Now, says Kulp, Transocean is wrestling with a decision: Should it continue paying down debt, start stockpiling some of its cash, pay a dividend, or buy back some of its own shares? “We’re focused on cash flow return on capital, and if there is not an investment out there that will produce a good positive CFROC, we have to look at other options,” says Kulp. “We made a tremendous investment in assets in the late 1990s and early 2000s when we built a number of fifth-generation rigs. They’re paying off for us now, and we don’t feel the need to go out and build new rigs for the sake of building rigs. We’re going to make sure that whatever we build will result in a good return on capital.”
Kulp’s views on deploying cash are hardly atypical, notes Bill Beech, a principal with Purchase, New York–based REL. “Managements are under a lot of pressure from analysts and shareholders’ groups about accountability,” says Beech. “Especially with the advent of the Sarbanes-Oxley Act, they’re under a lot more scrutiny, which has made them more cautious about investing.”
Randolph Roy, vice president and treasurer of $1.4 billion Moody’s Corp., the New York–based corporate credit-rating agency, concurs. “I think managements are more aware of making sure that whatever investments they make better add to shareholder value,” says Roy. “You’ve got to earn an appropriate rate of return, certainly one that is well above your cost of capital.”
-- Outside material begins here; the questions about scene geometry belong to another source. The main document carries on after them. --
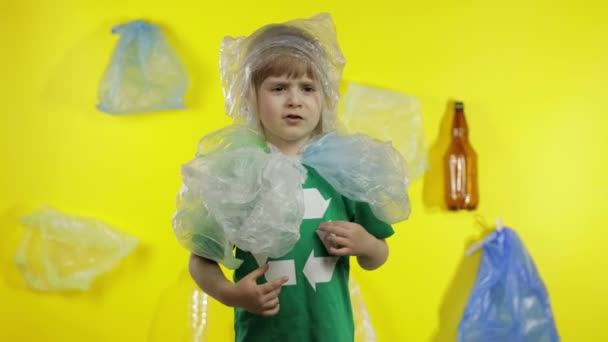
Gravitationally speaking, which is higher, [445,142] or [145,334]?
[445,142]

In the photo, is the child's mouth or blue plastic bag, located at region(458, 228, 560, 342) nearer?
the child's mouth

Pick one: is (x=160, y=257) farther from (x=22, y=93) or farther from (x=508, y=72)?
(x=508, y=72)

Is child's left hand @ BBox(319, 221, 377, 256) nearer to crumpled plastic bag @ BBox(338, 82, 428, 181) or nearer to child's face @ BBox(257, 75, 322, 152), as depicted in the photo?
child's face @ BBox(257, 75, 322, 152)

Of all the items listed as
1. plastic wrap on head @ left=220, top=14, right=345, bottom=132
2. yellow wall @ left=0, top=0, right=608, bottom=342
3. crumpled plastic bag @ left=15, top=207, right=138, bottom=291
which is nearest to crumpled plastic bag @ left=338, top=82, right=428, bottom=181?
yellow wall @ left=0, top=0, right=608, bottom=342

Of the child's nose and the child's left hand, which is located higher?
the child's nose

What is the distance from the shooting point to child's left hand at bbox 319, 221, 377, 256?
99 centimetres

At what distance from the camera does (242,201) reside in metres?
0.97

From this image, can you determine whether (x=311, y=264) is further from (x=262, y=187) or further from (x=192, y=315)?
(x=192, y=315)

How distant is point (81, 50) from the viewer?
2100 mm

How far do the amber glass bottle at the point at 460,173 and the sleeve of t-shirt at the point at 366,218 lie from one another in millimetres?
1051

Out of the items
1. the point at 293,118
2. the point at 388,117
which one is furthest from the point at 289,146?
the point at 388,117

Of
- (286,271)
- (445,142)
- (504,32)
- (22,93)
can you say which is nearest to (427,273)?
(445,142)

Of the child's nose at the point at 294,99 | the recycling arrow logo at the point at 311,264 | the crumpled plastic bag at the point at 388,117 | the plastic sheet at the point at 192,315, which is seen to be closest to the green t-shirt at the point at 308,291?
the recycling arrow logo at the point at 311,264

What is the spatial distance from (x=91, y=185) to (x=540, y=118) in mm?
1362
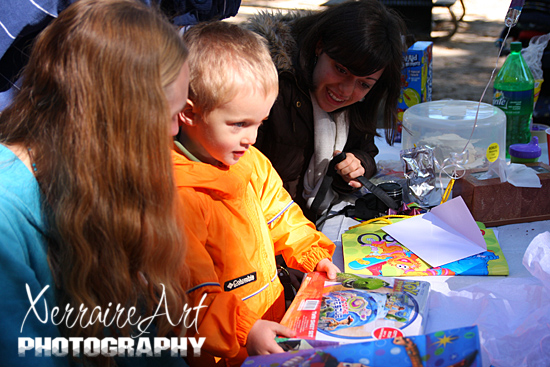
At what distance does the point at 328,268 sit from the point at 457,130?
90 cm

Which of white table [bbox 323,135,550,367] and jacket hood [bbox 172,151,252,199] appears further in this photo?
jacket hood [bbox 172,151,252,199]

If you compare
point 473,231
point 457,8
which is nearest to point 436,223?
point 473,231

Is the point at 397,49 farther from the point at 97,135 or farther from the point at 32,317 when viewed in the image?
the point at 32,317

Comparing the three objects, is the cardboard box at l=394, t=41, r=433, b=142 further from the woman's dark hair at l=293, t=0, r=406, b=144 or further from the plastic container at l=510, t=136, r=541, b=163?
the plastic container at l=510, t=136, r=541, b=163

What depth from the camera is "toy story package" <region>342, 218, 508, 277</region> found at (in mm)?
1125

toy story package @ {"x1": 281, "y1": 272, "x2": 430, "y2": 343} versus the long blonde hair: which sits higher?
the long blonde hair

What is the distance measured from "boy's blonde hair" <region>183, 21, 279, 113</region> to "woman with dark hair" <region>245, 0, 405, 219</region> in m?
0.54

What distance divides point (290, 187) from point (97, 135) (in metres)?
1.09

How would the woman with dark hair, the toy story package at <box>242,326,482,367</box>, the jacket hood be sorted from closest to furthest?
the toy story package at <box>242,326,482,367</box> → the jacket hood → the woman with dark hair

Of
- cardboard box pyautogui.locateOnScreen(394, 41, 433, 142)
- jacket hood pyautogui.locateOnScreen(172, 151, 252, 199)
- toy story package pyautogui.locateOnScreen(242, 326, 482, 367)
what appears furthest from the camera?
cardboard box pyautogui.locateOnScreen(394, 41, 433, 142)

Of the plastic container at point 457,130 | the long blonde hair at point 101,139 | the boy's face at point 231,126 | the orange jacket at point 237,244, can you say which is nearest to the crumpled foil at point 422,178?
the plastic container at point 457,130

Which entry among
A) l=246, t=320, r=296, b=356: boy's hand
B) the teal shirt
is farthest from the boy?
the teal shirt

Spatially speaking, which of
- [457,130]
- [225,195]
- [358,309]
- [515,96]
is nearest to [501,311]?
[358,309]

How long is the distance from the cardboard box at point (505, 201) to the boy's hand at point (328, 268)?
Answer: 0.49 meters
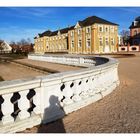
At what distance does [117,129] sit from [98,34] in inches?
2249

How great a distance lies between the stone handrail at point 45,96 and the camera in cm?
441

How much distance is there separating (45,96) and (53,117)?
0.56m

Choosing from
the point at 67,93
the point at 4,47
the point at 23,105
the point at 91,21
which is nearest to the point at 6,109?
the point at 23,105

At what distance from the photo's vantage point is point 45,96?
4938mm

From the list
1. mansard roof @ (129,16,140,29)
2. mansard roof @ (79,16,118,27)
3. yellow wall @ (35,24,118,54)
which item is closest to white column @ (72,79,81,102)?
yellow wall @ (35,24,118,54)

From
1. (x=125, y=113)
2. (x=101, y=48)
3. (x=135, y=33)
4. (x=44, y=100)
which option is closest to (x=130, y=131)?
(x=125, y=113)

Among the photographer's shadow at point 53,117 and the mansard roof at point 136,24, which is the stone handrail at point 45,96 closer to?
the photographer's shadow at point 53,117

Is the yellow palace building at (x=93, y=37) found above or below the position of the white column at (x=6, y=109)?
above

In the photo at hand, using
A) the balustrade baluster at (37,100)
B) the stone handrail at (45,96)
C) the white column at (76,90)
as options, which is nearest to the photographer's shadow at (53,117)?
the stone handrail at (45,96)

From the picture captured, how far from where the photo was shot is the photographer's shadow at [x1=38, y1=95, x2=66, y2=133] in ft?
15.5

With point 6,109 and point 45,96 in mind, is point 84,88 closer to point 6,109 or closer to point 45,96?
point 45,96

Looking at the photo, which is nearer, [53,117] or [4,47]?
[53,117]

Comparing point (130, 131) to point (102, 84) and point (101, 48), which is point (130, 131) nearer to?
point (102, 84)

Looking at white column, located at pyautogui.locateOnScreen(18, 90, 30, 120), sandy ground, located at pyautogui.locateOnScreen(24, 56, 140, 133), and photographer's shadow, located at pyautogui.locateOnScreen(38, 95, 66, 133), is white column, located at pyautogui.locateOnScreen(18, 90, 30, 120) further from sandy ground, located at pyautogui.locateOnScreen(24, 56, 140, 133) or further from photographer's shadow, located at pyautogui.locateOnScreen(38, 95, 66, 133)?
photographer's shadow, located at pyautogui.locateOnScreen(38, 95, 66, 133)
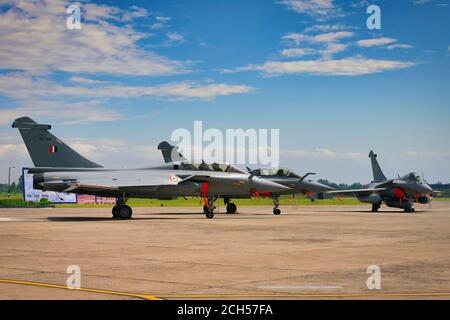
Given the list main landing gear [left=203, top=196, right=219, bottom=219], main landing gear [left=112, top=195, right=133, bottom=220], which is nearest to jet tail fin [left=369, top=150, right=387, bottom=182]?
main landing gear [left=203, top=196, right=219, bottom=219]

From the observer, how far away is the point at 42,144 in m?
27.4

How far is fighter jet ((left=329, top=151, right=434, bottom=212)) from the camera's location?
42.2m

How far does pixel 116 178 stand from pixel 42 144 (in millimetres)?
3912

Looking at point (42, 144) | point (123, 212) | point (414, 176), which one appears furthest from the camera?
point (414, 176)

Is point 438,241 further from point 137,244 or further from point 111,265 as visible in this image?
point 111,265

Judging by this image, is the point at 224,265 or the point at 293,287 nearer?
the point at 293,287

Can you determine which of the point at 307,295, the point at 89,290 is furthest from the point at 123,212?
the point at 307,295

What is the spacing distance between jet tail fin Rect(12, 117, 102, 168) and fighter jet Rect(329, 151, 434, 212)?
2265cm

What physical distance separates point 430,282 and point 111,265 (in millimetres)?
5799

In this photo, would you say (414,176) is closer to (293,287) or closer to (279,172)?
(279,172)

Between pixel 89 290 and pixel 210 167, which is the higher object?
pixel 210 167

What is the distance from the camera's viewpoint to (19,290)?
26.4ft

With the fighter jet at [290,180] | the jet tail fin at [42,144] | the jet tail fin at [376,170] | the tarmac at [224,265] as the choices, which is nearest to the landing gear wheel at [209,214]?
the jet tail fin at [42,144]
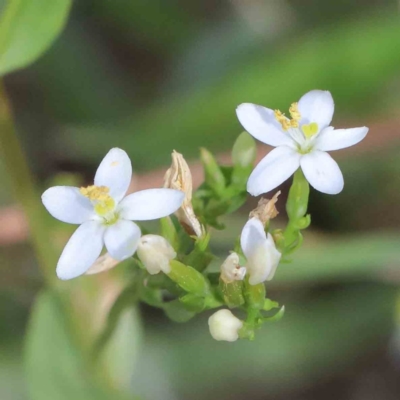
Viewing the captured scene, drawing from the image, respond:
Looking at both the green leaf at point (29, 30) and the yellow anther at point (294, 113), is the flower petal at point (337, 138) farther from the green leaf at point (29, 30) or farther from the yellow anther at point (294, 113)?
the green leaf at point (29, 30)

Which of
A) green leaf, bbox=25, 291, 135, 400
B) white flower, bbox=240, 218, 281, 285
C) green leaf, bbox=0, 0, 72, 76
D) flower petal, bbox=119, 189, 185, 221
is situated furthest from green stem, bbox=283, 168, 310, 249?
green leaf, bbox=25, 291, 135, 400

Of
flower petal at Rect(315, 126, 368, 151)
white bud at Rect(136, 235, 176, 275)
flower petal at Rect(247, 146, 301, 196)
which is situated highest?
flower petal at Rect(315, 126, 368, 151)

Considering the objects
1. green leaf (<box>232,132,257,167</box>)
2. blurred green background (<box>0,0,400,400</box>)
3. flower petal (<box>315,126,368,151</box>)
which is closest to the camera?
flower petal (<box>315,126,368,151</box>)

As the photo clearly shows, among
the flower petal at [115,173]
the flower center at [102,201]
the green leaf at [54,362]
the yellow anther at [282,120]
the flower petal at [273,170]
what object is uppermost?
the yellow anther at [282,120]

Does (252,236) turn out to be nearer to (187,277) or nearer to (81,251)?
(187,277)

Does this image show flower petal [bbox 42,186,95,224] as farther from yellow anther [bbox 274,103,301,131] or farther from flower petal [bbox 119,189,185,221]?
yellow anther [bbox 274,103,301,131]

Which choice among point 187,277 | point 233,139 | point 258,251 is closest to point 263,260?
point 258,251

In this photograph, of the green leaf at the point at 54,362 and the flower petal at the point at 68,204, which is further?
the green leaf at the point at 54,362

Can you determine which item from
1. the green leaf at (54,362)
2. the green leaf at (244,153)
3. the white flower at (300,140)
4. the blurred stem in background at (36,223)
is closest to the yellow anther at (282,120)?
the white flower at (300,140)
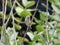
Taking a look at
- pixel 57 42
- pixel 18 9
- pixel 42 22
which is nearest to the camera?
pixel 57 42

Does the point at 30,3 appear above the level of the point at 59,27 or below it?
above

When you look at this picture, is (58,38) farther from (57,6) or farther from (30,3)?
(30,3)

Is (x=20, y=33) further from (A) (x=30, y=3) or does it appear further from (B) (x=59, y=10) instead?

Roy also suggests that managers may be more cautious about how they deploy their cash because the penalty for messing up has gotten stiffer. “Managements are much more aware that the [career] life of the executive, if he or she doesn’t perform, has gotten a lot shorter,” he says. Exhibit A: former Hewlett-Packard CEO Carly Fiorina, who was unceremoniously dumped from her post at the $79.9 billion computer and printer maker early this year, in part due to lingering discontent with the 2002 purchase of Compaq Computer. HP is still trying to digest that acquisition.
Moody’s itself dramatically built up its cash levels from 2002 to 2004, with its cash-to-sales ratio jumping to 42.1 percent from 3.9 percent. That put Moody’s well above the 2004 year-end average of 11.0 percent for the companies in the industrial and commercial-services sector in which it competes. According to Roy, the increase was attributable primarily to Moody’s being less aggressive than it typically has been about using its ample free cash flow to buy back its own shares. “We return quite a bit [of cash] through share repurchases,” he says. “In the past couple of years, though, we have not been as aggressive about our buybacks.”
Of course, Moody’s has not had much of an opportunity. From January 2003 to the end of July 2005, its stock rose from just under $22 a share to more than $47 in virtually a straight line. Still, Roy says the company plans to become more “systematic” in its approach to buybacks, suggesting that going forward, it won’t wait for a decline in price to repurchase more shares.